I really had no idea what to expect from this movie, other than I heard it was clean and family friendly. The movie’s best character was “Tadashi,” who is “Hiro’s” older brother. He exemplifies that best of perseverance, wisdom and a simple good-natured manner. The movie also had its fair share of funny moments and surprise plot twists.
My initial concern about this movie was that it would be a piece of anime or manga cartoon, which is an art form connected to the Japanese style of cartoon that I am convinced contains some questionable elements. Fortunately, Disney did not go all the way with the anime style and themes and instead stuck with its popular Pixar-style animation and themes.
Within the movie, there are some imitative phrases that kids will pick up on (e.g. “What the…”) that are annoying and problematic. The movie also portrays gambling, though it is painted in a bad light.
The movie wallows in a discussion about puberty, so parents should be prepared for questions that come from that. Finally, while “Hiro” learns some valuable lessons about loyalty, friendship and goodness, the hero of the story is a robot, rather than a person. It is my firm belief that these days, children, especially boys, are raised to admire made-up heroes (“Iron Man”) more than they are real-live heroes (e.g. George Washington, Winston Churchill). While this may not be inherently wrong, it falls short of what is best and most edifying.
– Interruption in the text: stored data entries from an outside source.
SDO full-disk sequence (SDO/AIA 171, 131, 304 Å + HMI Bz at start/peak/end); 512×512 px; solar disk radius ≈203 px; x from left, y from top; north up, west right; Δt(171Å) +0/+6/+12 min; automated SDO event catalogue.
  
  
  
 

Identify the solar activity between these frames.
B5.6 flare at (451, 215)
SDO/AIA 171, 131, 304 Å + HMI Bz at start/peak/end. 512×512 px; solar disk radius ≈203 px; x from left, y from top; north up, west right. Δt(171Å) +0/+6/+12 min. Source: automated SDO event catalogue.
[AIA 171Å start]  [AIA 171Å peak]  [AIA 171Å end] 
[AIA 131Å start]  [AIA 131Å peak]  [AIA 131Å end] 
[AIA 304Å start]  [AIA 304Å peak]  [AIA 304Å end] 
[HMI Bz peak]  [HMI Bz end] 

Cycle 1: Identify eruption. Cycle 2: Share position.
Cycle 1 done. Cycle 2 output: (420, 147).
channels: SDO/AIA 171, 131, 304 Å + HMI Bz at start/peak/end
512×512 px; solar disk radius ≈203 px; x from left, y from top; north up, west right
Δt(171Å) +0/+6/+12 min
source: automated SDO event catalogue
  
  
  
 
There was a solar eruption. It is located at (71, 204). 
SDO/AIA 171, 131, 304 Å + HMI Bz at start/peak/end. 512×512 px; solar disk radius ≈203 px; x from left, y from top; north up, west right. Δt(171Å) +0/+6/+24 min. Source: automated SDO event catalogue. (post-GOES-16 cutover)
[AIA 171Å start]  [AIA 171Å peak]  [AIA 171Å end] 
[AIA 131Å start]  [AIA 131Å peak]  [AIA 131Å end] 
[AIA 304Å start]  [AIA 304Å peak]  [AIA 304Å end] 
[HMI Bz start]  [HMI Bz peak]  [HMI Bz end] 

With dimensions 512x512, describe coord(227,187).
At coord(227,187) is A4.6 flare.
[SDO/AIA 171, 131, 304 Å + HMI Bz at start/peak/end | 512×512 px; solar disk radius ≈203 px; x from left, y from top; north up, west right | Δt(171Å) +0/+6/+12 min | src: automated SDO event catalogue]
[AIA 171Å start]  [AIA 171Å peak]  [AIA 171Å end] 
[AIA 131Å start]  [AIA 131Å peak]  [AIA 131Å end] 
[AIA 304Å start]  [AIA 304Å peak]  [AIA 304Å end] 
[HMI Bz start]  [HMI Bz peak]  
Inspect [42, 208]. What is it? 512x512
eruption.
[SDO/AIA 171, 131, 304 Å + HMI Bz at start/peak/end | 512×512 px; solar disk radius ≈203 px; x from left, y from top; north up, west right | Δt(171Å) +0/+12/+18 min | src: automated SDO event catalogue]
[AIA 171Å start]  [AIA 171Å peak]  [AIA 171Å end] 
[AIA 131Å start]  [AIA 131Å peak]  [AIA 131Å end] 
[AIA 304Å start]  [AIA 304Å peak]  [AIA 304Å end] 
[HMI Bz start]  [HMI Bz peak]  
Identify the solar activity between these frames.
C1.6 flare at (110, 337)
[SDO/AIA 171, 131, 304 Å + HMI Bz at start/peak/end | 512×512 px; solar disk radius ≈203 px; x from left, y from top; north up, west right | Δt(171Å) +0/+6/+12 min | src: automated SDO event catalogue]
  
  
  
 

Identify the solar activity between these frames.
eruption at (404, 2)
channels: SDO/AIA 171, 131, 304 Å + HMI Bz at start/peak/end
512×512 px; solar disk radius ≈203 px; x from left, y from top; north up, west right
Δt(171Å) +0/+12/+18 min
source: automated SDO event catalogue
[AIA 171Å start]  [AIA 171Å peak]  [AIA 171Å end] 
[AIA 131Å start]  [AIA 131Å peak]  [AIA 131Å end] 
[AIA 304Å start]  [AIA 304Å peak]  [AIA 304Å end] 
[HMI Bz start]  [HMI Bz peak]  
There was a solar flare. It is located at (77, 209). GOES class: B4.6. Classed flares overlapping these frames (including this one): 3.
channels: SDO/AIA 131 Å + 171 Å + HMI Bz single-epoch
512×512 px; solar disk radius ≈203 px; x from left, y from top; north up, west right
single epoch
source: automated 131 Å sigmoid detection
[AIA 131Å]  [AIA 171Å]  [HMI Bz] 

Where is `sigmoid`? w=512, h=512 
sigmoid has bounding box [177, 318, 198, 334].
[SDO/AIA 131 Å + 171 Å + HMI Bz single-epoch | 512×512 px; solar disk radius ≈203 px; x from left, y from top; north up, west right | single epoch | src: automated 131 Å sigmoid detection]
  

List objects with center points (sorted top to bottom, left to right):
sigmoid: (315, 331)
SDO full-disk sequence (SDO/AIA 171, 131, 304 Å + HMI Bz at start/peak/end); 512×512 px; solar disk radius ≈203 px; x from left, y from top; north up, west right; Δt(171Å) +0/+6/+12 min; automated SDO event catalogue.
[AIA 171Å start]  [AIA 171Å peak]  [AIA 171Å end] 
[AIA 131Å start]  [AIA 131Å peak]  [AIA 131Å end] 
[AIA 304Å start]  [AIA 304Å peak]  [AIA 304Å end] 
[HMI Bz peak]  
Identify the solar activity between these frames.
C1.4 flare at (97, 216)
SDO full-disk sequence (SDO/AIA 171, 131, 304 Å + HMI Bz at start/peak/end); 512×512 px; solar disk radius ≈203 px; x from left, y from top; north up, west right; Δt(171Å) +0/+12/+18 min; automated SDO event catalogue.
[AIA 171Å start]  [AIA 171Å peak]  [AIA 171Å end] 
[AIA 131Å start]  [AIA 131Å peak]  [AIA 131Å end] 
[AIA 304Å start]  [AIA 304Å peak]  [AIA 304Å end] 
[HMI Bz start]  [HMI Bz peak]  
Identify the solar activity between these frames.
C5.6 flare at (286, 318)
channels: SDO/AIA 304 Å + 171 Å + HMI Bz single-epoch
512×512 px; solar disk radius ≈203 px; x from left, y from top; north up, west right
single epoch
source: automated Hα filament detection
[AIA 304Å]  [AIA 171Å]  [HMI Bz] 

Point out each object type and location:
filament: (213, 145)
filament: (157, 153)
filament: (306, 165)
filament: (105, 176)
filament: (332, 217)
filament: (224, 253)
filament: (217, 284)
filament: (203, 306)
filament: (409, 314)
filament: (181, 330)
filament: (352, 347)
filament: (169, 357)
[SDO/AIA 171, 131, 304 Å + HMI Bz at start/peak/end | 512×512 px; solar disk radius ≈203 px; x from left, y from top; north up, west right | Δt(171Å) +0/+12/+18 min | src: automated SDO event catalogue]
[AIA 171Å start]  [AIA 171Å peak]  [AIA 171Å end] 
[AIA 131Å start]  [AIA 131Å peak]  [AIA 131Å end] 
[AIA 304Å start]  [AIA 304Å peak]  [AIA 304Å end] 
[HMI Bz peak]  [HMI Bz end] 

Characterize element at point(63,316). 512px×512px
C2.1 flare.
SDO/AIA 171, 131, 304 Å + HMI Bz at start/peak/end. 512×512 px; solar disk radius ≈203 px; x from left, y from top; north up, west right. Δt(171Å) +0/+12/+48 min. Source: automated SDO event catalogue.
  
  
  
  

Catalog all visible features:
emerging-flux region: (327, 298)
The theme of suffering and death were central to “Big Hero 6.” We see the characters’ life decisions are motivated by their response to the death of tragedy surrounding loved ones. There is, unfortunately, no mention of God or Jesus in the world of “Baymax” and “Hiro.” And though spirituality is presented, as well as family values, they are not rooted in Natural Law or absolute right and wrong. That being the case, the movie does not seem to overtly promote false religions or worldviews; it just doesn’t enhance a good worldview either. Finally, the movie does show the limits of technology and our ability to manage science. As someone once said, I am not against technology, I am against the tyranny technology has over mankind.
If your goal is to see a fairly clean, entertaining movie this time of year, “Big Hero 6” could be for you. If your goal is to inspire yourself or others to attempt great things in their field of interest of study, such as science, this film could help too. I do not think, however, this movie attains to the level of a classic or one with tremendous redeeming value, and I do not expect our household will watch it again and again.